Tackling Internet Infoglut. How Can Internet Researchers Keep Sane?

Library Hi Tech News

ISSN: 0741-9058

Article publication date: 1 May 1999

95

Citation

Kennewick, M. (1999), "Tackling Internet Infoglut. How Can Internet Researchers Keep Sane?", Library Hi Tech News, Vol. 16 No. 5. https://doi.org/10.1108/lhtn.1999.23916eaf.001

Publisher

:

Emerald Group Publishing Limited

Copyright © 1999, MCB UP Limited


Tackling Internet Infoglut. How Can Internet Researchers Keep Sane?

Introduction

In 1936, H.G. Wells envisioned a large encyclopedia similar to the Internet's World Wide Web. Today, with an estimated 61 million Internet users nationwide, it appears that his vision has become a reality. However, Wells failed to anticipate how the rise of the Internet would create the problem of information overload (Shillingford, 1998). A recent Reuters survey of 1,300 managers found that almost half believed the Internet will be a prime cause of information overload over the next few years (King, 1996). Sheer volume demonstrates this: by late 1997, there were more than 640,000 Web sites and 100 million pages on the Web, a number that continues to double every six months.

"Infoglut" is the new term to describe our constant saturation by too much information. As Nobel laureate and economist Herbert Simon once observed: "A wealth of information creates a poverty of attention" (Simon, 1999). In other words, with so much out there, how do you know what to pay attention to? And once you decide what is important, then how do you manage the information for future use? These are the problems of infoglut: an overabundance of information met by under-equipped consumers.

But infoglut has its good side. Despite the problems caused by infoglut, most managers said they could not operate effectively without a high level of information, and most found the Internet to be a prime source for that information. They want the information, but they want to stay sane while they try to find, organize, track, file, boil down, index, refer to and share it.

Whether people consider themselves "researchers" or not, a primary use of all this information on the Web is for research of all stripes. There are public databases with government and business information, such as trademark databases or tax records. There is competitive information, culled from manufacturers' Web sites, research reports and magazine articles. PR firms do coverage research, job seekers do employer research, consumers research major purchases, and patients and doctors look up the latest medical research. This variety and usefulness of Internet information is a boon, and is shaking up old ways of working.

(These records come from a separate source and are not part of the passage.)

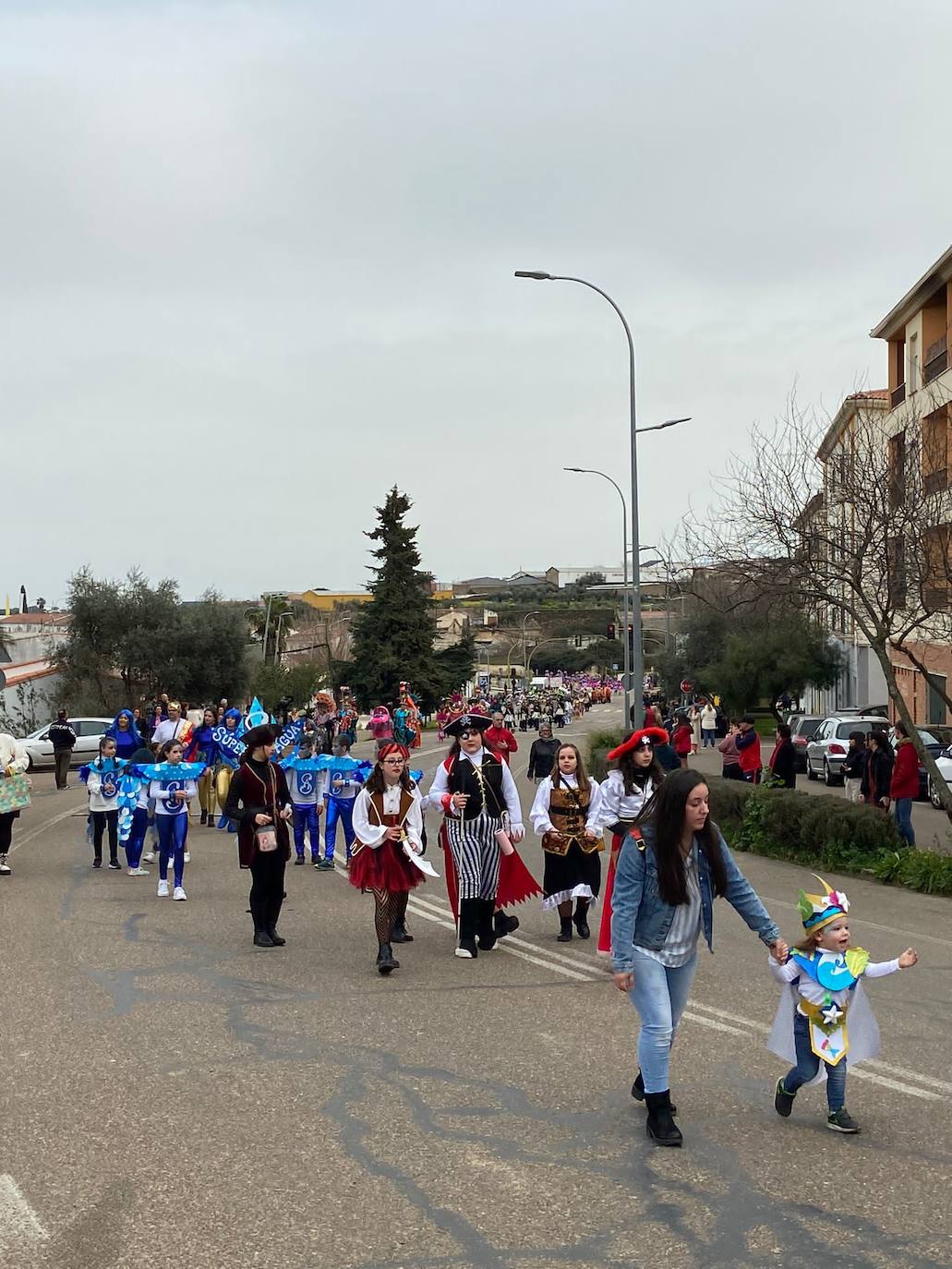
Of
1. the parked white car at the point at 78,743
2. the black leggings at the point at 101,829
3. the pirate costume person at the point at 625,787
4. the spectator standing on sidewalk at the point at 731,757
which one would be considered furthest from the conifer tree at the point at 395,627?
the pirate costume person at the point at 625,787

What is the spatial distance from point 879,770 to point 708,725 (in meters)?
27.3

The fact that the Internet is revolutionizing our world is not surprising. What is surprising is how unprepared we are to take advantage of the wealth of information available to us. It is up to the industry that spawned the beast called infoglut to come up with tools for dealing effectively with it.

People trying to conduct research on the Web ­ an activity more than 80 percent of Internet users cite as one of their primary reasons for going online ­ have two goals as they consume information: to discover the right information, and then to use it to make decisions. So how can people resolve the paradox of too much information and too few tools to help them manage it all?

Solving the First Problem: Information Is Hard to Find

For anyone trying to conduct research, the Web has just too many places to look. Today's search engines sort Web resources in such a broad manner that a single query can find literally thousands of hits, many of them with no relevance to the intended search topic. In addition, according to a study conducted by the NEC Research Institute, at best, only 35 percent of all web content is indexed by the search engines, leaving a large proportion of content basically unfindable (Lawrence and Giles, 1998).

Thus, researchers need a more intuitive and broader-reaching way to use the Web, one that is more like a "how-to book" rather than a large, indexed encyclopedia. For the discovery portion of the process, search tools need to become simpler, smarter and more granular.

Some progress has been made to make it easier to find information by reducing the quantity of Web site hits found in each query. The Ask Jeeves search site, for example, includes a pattern-matching mechanism that allows users to conduct searches using natural language, and retrieving a relatively short list of relevant Web sites. Metasearch sites, such as Infoseek Express, offer another approach to refining the search process.

Portal sites have also been working on ways to make online information easier for researchers to find. For example, Yahoo! has created an extensive list of Web-site hierarchies based on its own identified list of topics. By clicking on Recreation, for example, the user is given the next level of subcategories to choose from, including chat, dating and dance. However, Yahoo!'s preselected categories might not be arranged in a pattern that makes sense to the user.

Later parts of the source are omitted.